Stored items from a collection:

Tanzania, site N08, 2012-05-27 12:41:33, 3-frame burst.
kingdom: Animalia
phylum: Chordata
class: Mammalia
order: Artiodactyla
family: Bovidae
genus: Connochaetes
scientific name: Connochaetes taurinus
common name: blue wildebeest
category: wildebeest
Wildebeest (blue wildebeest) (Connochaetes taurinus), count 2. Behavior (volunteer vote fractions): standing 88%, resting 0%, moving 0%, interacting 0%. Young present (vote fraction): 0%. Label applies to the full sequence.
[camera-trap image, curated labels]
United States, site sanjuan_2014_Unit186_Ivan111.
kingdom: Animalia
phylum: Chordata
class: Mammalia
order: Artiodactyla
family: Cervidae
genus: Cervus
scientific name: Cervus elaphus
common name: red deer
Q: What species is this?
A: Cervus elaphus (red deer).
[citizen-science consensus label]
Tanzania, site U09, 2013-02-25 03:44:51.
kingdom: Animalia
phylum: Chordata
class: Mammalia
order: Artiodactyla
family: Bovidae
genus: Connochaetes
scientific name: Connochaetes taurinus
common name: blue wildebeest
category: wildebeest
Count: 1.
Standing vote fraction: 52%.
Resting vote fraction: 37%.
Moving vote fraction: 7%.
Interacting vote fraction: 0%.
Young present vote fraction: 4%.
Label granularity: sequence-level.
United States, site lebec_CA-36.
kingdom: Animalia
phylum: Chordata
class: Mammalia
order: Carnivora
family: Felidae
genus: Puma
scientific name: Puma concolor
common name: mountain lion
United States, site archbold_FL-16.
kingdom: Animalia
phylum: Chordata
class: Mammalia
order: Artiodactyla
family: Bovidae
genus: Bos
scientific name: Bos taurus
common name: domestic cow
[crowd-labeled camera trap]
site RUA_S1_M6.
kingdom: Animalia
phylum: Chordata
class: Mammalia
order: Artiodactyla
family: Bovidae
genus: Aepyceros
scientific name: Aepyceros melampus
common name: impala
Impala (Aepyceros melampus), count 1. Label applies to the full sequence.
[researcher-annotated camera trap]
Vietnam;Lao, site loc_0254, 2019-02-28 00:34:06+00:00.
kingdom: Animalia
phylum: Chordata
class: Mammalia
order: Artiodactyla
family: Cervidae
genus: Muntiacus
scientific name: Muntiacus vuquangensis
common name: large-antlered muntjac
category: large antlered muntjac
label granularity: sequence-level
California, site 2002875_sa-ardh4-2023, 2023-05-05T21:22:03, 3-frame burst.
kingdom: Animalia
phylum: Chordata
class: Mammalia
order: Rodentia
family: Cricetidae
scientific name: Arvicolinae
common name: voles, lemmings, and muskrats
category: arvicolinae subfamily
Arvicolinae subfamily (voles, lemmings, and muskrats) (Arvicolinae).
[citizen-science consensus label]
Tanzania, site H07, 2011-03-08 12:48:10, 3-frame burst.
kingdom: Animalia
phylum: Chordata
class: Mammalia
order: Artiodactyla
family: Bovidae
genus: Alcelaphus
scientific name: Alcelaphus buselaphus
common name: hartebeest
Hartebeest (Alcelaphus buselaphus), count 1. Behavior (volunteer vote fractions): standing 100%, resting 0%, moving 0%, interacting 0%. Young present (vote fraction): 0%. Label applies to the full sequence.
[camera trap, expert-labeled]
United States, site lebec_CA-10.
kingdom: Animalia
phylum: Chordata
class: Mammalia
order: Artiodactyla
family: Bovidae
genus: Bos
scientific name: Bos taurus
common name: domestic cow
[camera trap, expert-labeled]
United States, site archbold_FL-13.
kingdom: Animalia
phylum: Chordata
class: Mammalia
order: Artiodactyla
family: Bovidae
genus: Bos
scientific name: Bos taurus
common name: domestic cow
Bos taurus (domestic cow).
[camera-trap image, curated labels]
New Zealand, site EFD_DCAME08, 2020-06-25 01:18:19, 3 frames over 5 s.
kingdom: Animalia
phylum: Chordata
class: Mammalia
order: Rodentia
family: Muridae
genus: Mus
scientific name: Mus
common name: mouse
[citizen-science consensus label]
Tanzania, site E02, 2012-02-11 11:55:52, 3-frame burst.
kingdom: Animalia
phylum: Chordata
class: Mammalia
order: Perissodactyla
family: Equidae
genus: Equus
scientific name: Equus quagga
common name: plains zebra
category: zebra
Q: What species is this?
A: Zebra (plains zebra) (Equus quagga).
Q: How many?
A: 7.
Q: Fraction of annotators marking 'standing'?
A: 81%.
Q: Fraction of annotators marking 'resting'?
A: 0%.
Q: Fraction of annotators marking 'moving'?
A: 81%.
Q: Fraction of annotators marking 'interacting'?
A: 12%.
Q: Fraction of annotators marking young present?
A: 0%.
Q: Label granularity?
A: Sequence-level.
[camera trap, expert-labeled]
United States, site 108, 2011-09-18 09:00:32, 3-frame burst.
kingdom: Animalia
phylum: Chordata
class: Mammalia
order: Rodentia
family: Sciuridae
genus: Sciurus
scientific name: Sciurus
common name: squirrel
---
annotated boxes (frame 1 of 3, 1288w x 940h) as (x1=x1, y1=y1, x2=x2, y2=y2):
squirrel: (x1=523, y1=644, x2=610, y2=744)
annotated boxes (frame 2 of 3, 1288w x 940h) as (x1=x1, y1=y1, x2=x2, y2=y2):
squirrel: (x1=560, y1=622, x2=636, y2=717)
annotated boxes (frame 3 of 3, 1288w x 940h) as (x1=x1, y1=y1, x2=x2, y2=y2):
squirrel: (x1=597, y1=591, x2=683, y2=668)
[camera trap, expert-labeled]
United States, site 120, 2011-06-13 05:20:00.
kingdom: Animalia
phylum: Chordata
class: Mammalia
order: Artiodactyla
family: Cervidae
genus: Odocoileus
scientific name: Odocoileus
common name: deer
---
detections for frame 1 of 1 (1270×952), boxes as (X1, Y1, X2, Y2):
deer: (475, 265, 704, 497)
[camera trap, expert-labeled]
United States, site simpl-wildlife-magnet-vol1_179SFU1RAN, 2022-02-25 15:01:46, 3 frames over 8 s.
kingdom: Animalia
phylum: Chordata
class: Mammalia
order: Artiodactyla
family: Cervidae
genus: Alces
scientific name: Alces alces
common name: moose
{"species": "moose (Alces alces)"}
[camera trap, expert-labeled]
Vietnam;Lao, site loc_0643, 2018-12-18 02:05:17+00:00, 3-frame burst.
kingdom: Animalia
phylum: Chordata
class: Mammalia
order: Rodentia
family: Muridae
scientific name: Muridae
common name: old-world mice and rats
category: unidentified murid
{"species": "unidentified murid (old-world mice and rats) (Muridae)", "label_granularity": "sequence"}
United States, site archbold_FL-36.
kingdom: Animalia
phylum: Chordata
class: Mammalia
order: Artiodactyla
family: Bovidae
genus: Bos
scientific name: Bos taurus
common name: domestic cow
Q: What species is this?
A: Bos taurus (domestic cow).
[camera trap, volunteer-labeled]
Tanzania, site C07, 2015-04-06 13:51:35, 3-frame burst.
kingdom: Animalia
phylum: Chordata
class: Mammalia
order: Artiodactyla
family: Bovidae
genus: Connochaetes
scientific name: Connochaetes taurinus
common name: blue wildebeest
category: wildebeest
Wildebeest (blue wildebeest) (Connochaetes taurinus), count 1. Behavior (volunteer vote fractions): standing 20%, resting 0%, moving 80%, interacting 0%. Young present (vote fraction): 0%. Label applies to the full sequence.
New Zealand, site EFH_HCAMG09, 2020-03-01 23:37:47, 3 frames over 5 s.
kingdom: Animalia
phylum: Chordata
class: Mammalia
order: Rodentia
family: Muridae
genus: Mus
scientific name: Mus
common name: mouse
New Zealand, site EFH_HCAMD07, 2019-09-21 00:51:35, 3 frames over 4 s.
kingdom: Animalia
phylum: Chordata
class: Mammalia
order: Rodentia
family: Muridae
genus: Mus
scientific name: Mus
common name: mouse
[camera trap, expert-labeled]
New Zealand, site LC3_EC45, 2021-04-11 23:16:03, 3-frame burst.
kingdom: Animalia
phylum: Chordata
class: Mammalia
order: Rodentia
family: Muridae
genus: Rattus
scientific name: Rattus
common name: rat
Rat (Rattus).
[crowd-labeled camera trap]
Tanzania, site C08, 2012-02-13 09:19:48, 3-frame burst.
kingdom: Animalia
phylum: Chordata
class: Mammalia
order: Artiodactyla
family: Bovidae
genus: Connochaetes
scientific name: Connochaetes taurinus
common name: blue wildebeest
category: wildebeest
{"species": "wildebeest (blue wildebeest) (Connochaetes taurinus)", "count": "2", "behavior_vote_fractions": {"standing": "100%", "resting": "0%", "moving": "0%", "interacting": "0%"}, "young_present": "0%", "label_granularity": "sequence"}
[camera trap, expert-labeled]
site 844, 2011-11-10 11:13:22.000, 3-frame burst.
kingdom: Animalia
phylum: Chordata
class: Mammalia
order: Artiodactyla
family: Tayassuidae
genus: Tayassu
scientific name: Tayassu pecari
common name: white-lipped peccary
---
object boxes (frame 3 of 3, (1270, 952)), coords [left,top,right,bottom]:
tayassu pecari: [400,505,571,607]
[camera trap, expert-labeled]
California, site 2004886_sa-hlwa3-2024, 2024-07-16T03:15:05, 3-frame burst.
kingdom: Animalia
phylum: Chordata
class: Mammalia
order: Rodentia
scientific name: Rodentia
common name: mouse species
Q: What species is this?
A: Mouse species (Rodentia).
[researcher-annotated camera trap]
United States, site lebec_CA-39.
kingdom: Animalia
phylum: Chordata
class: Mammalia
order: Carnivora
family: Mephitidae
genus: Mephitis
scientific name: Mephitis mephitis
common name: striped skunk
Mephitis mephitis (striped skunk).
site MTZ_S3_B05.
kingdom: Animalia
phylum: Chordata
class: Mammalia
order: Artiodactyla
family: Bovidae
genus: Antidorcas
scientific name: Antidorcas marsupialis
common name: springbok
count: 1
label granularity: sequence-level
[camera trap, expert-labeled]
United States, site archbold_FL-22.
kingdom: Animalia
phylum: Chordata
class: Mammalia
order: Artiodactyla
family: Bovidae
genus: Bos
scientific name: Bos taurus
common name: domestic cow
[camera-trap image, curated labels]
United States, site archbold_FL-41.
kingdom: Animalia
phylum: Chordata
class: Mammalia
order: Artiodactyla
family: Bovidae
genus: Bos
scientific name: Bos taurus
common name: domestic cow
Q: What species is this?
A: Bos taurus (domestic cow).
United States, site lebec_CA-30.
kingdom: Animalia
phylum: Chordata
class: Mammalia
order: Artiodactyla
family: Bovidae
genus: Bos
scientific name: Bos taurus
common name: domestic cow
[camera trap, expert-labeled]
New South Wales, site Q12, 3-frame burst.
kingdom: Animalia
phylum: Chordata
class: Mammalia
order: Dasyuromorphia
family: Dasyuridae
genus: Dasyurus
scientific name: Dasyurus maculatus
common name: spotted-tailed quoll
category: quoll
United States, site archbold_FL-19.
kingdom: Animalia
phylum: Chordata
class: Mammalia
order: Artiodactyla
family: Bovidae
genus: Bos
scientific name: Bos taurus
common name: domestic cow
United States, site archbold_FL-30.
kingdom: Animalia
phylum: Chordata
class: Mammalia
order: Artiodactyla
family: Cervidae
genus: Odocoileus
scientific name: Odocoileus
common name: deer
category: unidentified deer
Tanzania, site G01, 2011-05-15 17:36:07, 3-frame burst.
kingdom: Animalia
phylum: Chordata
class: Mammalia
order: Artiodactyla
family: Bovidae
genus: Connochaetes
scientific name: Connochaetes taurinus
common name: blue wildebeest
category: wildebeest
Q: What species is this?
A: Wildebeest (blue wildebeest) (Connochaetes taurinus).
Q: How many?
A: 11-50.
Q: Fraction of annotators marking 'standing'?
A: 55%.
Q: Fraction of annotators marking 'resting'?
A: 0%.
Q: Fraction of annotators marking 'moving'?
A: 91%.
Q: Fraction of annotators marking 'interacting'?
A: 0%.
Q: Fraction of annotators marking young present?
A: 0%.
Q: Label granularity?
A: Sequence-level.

▶ What is required: All lines above that include the word "California" should be located and copied.

▶ Solution to this exercise:
California, site 2002875_sa-ardh4-2023, 2023-05-05T21:22:03, 3-frame burst.
California, site 2004886_sa-hlwa3-2024, 2024-07-16T03:15:05, 3-frame burst.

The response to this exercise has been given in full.